La, and higher than I canst afford as well. Mayhaps ye might speak to the representative of the Newcomer Fund? They doth help ones of our ilk who art stranded by such circumstance.
Re: [Voice]
[She's not desperate enough to accept such money. She will not lower herself to do other things for money. Eponine doesn't believe in charity.]
It is okay. There is nothing to be done. I was hoping Monsieur Byakuya... but he is cross.
[Voice]
[She winces.]
Aye, Sir Byakuya believes so highly in propriety he cannot bear to notice when circumstances force women to behave without proscribed mores. His world was rather much like mine in that regard.
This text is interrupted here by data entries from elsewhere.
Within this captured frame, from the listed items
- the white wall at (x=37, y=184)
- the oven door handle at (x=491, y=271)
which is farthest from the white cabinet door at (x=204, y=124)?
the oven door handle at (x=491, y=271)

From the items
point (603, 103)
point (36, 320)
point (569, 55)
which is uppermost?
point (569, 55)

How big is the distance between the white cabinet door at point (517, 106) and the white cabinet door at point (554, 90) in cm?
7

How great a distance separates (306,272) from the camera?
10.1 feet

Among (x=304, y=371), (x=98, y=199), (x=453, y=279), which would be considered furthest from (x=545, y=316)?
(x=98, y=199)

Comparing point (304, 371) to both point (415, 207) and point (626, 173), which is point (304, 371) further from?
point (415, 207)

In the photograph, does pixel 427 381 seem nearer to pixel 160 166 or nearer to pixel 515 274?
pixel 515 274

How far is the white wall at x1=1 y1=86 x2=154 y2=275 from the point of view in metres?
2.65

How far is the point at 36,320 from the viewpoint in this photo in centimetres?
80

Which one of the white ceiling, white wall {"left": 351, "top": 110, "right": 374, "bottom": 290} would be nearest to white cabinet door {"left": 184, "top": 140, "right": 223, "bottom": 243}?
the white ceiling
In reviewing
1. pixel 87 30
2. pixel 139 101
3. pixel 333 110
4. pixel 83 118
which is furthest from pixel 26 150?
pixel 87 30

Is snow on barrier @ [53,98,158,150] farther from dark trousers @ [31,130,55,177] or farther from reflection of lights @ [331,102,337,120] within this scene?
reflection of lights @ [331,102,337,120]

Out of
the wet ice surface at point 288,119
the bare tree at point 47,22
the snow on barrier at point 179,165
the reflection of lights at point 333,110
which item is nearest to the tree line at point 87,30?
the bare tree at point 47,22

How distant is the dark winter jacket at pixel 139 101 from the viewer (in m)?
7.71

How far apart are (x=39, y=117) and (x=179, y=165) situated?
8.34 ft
[Sheila is a lady, still, of that world - yet she refuses to simply lie down and die.]
Re: [Voice]
[She won't mention the other possibility in front of Sheila. Sheila's too posh to know of such a life. She shakes her head]
I should have run faster. That is all.
I think my world is like yours - and his. The wealthy do not know why we do it - and they look down on us and sneer. But do you know, when I am a good girl, I am so hungry that everything starts going funny, and wavers as if the buildings are merely reflected in the water, and I think that people are with me, and I talk to them. And I lie down in a ditch, for I dare not go home emptyhanded, and rats as skinny as I nibble at my toes and my face till I bleed, and all the while I think it is Marius loving me. The rich do not see it. They cannot understand why we steal, and sell our bodies and close our eyes and just take anything for a single Franc. But that is why. And it will not be me that complains to Monsieur. Not I!
[Voice]
La. My mother believ'd in great charity, so our people wert well off, more so than the citizens of the king's realm. The huts were well thatch'd against the cold, and their bellies were kept full. When we starved, they starved - we were all at one with one another. I hath known the hunger of famine. But faith, I have seen it in the faces such as thee, and I hath known the sorrow of watching the children of villeins I hath help'd to birth die of spasms brought on by grain famine.
[She silences her temper, her voice firm.]
Come to me when ye are released. At the very least, I shall keep thee from e're going so hungry ye wouldst faint.
Re: [Voice]
[An aristocrat who starves with her people? Eponine can scarcly believe it.]
So I do thank you for your offer - but I do not need food. But always, is that memory... I will not be caught without money for food and dresses and a bed again. And if Papa comes, and I do not have money for him, or it is 'Parnasse who finds his way here and sees that I have lost my touch or am out of practise with no wages to hand to him... For that I would be hit. Ans there is no sense in getting a beating, is there, when I can get enough extra to keep them happy. Just in case they come. And if they do not, I can get a dress, perhaps.
[Voice]
[She shakes her head.]
But the police wouldst not allow him to strike thee, Eponine. 'Tis against the law and codes of modern men. And - I know of several who can make thee a dress, or I might, in my spare time - a closet full.